[Records from a data collection]
•••

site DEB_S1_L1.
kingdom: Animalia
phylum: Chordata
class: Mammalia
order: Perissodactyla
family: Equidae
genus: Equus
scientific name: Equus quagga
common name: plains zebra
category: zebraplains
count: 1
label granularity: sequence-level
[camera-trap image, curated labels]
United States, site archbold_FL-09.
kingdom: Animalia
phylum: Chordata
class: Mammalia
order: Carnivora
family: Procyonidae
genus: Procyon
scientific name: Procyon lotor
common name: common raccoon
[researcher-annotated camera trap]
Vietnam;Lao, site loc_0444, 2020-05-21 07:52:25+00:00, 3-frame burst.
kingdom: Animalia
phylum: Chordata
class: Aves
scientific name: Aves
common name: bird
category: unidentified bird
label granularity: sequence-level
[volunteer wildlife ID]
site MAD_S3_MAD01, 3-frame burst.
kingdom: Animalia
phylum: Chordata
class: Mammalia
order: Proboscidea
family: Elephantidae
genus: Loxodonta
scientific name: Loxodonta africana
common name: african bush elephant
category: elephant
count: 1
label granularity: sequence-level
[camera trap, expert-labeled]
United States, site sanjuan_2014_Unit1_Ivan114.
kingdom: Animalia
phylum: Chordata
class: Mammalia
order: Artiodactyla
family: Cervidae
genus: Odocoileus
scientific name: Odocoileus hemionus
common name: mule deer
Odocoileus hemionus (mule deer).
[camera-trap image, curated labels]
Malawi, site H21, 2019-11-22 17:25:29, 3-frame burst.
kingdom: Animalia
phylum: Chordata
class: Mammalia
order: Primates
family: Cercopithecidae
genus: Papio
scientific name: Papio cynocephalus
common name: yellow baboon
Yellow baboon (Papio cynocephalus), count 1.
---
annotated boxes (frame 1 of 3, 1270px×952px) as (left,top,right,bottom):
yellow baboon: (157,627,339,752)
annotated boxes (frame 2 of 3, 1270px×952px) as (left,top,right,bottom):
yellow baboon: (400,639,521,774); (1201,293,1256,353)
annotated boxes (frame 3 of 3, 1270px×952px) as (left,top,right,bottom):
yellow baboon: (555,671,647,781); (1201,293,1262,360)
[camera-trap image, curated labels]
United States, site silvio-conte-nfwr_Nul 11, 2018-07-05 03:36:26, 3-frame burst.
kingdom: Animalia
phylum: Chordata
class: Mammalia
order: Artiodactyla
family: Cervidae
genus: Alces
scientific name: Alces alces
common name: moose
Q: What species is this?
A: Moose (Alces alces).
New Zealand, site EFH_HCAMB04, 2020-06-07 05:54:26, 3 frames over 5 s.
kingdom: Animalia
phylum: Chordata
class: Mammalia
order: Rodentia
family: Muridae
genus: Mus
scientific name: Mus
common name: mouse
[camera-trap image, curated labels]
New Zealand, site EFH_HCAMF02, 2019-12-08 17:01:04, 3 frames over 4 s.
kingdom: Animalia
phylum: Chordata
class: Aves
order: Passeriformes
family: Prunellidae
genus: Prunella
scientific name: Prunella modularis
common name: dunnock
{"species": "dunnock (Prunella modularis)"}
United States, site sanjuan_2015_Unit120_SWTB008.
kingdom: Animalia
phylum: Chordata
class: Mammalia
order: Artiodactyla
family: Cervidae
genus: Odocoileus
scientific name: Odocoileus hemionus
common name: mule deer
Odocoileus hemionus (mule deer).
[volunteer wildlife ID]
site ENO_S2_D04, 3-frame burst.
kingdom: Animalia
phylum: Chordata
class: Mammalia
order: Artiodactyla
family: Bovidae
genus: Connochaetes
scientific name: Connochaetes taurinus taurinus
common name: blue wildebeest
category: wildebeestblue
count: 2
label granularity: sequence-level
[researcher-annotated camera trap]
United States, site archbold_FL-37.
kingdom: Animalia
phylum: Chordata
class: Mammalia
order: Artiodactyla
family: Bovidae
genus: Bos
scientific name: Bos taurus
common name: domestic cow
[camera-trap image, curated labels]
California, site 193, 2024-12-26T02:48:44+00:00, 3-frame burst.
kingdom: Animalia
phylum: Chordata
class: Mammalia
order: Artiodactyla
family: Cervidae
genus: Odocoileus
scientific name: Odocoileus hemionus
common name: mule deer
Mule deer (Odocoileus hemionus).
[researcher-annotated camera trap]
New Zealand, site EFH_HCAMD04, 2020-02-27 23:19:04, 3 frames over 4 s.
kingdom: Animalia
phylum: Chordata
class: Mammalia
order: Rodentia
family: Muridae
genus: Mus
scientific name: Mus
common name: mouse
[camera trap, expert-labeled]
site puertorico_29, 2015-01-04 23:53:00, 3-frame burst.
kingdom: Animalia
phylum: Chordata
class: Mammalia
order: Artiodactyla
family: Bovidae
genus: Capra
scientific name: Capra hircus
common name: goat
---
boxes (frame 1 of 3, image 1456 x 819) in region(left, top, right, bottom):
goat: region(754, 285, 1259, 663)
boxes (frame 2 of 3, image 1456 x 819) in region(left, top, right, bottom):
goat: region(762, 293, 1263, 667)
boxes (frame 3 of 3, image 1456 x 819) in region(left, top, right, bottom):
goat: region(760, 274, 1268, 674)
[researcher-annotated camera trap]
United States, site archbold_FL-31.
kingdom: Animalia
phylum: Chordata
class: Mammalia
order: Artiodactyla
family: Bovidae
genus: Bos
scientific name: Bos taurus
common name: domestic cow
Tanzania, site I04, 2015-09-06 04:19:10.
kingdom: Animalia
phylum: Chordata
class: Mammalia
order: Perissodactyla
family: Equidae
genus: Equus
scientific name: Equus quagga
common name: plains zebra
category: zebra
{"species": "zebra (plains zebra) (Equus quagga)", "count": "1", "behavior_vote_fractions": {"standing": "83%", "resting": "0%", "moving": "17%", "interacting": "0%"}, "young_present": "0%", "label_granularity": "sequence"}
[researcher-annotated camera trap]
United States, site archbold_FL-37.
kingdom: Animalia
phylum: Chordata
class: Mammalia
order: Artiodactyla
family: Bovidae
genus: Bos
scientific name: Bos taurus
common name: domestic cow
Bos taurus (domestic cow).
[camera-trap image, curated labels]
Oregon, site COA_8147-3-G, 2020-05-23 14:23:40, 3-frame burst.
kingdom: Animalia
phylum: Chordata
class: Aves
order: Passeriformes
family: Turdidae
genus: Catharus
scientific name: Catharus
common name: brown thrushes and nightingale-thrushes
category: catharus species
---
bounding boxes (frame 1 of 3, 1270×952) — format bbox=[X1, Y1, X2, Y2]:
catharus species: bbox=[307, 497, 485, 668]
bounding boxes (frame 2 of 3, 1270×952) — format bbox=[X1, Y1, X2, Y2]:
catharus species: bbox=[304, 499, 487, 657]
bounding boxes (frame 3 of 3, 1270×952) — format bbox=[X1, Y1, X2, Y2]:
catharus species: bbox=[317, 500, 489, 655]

•••

| Exercise goal |
Return the records exactly, character for character.

| Response to the task |
site DEB_S1_L1.
kingdom: Animalia
phylum: Chordata
class: Mammalia
order: Perissodactyla
family: Equidae
genus: Equus
scientific name: Equus quagga
common name: plains zebra
category: zebraplains
count: 1
label granularity: sequence-level
[camera-trap image, curated labels]
United States, site archbold_FL-09.
kingdom: Animalia
phylum: Chordata
class: Mammalia
order: Carnivora
family: Procyonidae
genus: Procyon
scientific name: Procyon lotor
common name: common raccoon
[researcher-annotated camera trap]
Vietnam;Lao, site loc_0444, 2020-05-21 07:52:25+00:00, 3-frame burst.
kingdom: Animalia
phylum: Chordata
class: Aves
scientific name: Aves
common name: bird
category: unidentified bird
label granularity: sequence-level
[volunteer wildlife ID]
site MAD_S3_MAD01, 3-frame burst.
kingdom: Animalia
phylum: Chordata
class: Mammalia
order: Proboscidea
family: Elephantidae
genus: Loxodonta
scientific name: Loxodonta africana
common name: african bush elephant
category: elephant
count: 1
label granularity: sequence-level
[camera trap, expert-labeled]
United States, site sanjuan_2014_Unit1_Ivan114.
kingdom: Animalia
phylum: Chordata
class: Mammalia
order: Artiodactyla
family: Cervidae
genus: Odocoileus
scientific name: Odocoileus hemionus
common name: mule deer
Odocoileus hemionus (mule deer).
[camera-trap image, curated labels]
Malawi, site H21, 2019-11-22 17:25:29, 3-frame burst.
kingdom: Animalia
phylum: Chordata
class: Mammalia
order: Primates
family: Cercopithecidae
genus: Papio
scientific name: Papio cynocephalus
common name: yellow baboon
Yellow baboon (Papio cynocephalus), count 1.
---
annotated boxes (frame 1 of 3, 1270px×952px) as (left,top,right,bottom):
yellow baboon: (157,627,339,752)
annotated boxes (frame 2 of 3, 1270px×952px) as (left,top,right,bottom):
yellow baboon: (400,639,521,774); (1201,293,1256,353)
annotated boxes (frame 3 of 3, 1270px×952px) as (left,top,right,bottom):
yellow baboon: (555,671,647,781); (1201,293,1262,360)
[camera-trap image, curated labels]
United States, site silvio-conte-nfwr_Nul 11, 2018-07-05 03:36:26, 3-frame burst.
kingdom: Animalia
phylum: Chordata
class: Mammalia
order: Artiodactyla
family: Cervidae
genus: Alces
scientific name: Alces alces
common name: moose
Q: What species is this?
A: Moose (Alces alces).
New Zealand, site EFH_HCAMB04, 2020-06-07 05:54:26, 3 frames over 5 s.
kingdom: Animalia
phylum: Chordata
class: Mammalia
order: Rodentia
family: Muridae
genus: Mus
scientific name: Mus
common name: mouse
[camera-trap image, curated labels]
New Zealand, site EFH_HCAMF02, 2019-12-08 17:01:04, 3 frames over 4 s.
kingdom: Animalia
phylum: Chordata
class: Aves
order: Passeriformes
family: Prunellidae
genus: Prunella
scientific name: Prunella modularis
common name: dunnock
{"species": "dunnock (Prunella modularis)"}
United States, site sanjuan_2015_Unit120_SWTB008.
kingdom: Animalia
phylum: Chordata
class: Mammalia
order: Artiodactyla
family: Cervidae
genus: Odocoileus
scientific name: Odocoileus hemionus
common name: mule deer
Odocoileus hemionus (mule deer).
[volunteer wildlife ID]
site ENO_S2_D04, 3-frame burst.
kingdom: Animalia
phylum: Chordata
class: Mammalia
order: Artiodactyla
family: Bovidae
genus: Connochaetes
scientific name: Connochaetes taurinus taurinus
common name: blue wildebeest
category: wildebeestblue
count: 2
label granularity: sequence-level
[researcher-annotated camera trap]
United States, site archbold_FL-37.
kingdom: Animalia
phylum: Chordata
class: Mammalia
order: Artiodactyla
family: Bovidae
genus: Bos
scientific name: Bos taurus
common name: domestic cow
[camera-trap image, curated labels]
California, site 193, 2024-12-26T02:48:44+00:00, 3-frame burst.
kingdom: Animalia
phylum: Chordata
class: Mammalia
order: Artiodactyla
family: Cervidae
genus: Odocoileus
scientific name: Odocoileus hemionus
common name: mule deer
Mule deer (Odocoileus hemionus).
[researcher-annotated camera trap]
New Zealand, site EFH_HCAMD04, 2020-02-27 23:19:04, 3 frames over 4 s.
kingdom: Animalia
phylum: Chordata
class: Mammalia
order: Rodentia
family: Muridae
genus: Mus
scientific name: Mus
common name: mouse
[camera trap, expert-labeled]
site puertorico_29, 2015-01-04 23:53:00, 3-frame burst.
kingdom: Animalia
phylum: Chordata
class: Mammalia
order: Artiodactyla
family: Bovidae
genus: Capra
scientific name: Capra hircus
common name: goat
---
boxes (frame 1 of 3, image 1456 x 819) in region(left, top, right, bottom):
goat: region(754, 285, 1259, 663)
boxes (frame 2 of 3, image 1456 x 819) in region(left, top, right, bottom):
goat: region(762, 293, 1263, 667)
boxes (frame 3 of 3, image 1456 x 819) in region(left, top, right, bottom):
goat: region(760, 274, 1268, 674)
[researcher-annotated camera trap]
United States, site archbold_FL-31.
kingdom: Animalia
phylum: Chordata
class: Mammalia
order: Artiodactyla
family: Bovidae
genus: Bos
scientific name: Bos taurus
common name: domestic cow
Tanzania, site I04, 2015-09-06 04:19:10.
kingdom: Animalia
phylum: Chordata
class: Mammalia
order: Perissodactyla
family: Equidae
genus: Equus
scientific name: Equus quagga
common name: plains zebra
category: zebra
{"species": "zebra (plains zebra) (Equus quagga)", "count": "1", "behavior_vote_fractions": {"standing": "83%", "resting": "0%", "moving": "17%", "interacting": "0%"}, "young_present": "0%", "label_granularity": "sequence"}
[researcher-annotated camera trap]
United States, site archbold_FL-37.
kingdom: Animalia
phylum: Chordata
class: Mammalia
order: Artiodactyla
family: Bovidae
genus: Bos
scientific name: Bos taurus
common name: domestic cow
Bos taurus (domestic cow).
[camera-trap image, curated labels]
Oregon, site COA_8147-3-G, 2020-05-23 14:23:40, 3-frame burst.
kingdom: Animalia
phylum: Chordata
class: Aves
order: Passeriformes
family: Turdidae
genus: Catharus
scientific name: Catharus
common name: brown thrushes and nightingale-thrushes
category: catharus species
---
bounding boxes (frame 1 of 3, 1270×952) — format bbox=[X1, Y1, X2, Y2]:
catharus species: bbox=[307, 497, 485, 668]
bounding boxes (frame 2 of 3, 1270×952) — format bbox=[X1, Y1, X2, Y2]:
catharus species: bbox=[304, 499, 487, 657]
bounding boxes (frame 3 of 3, 1270×952) — format bbox=[X1, Y1, X2, Y2]:
catharus species: bbox=[317, 500, 489, 655]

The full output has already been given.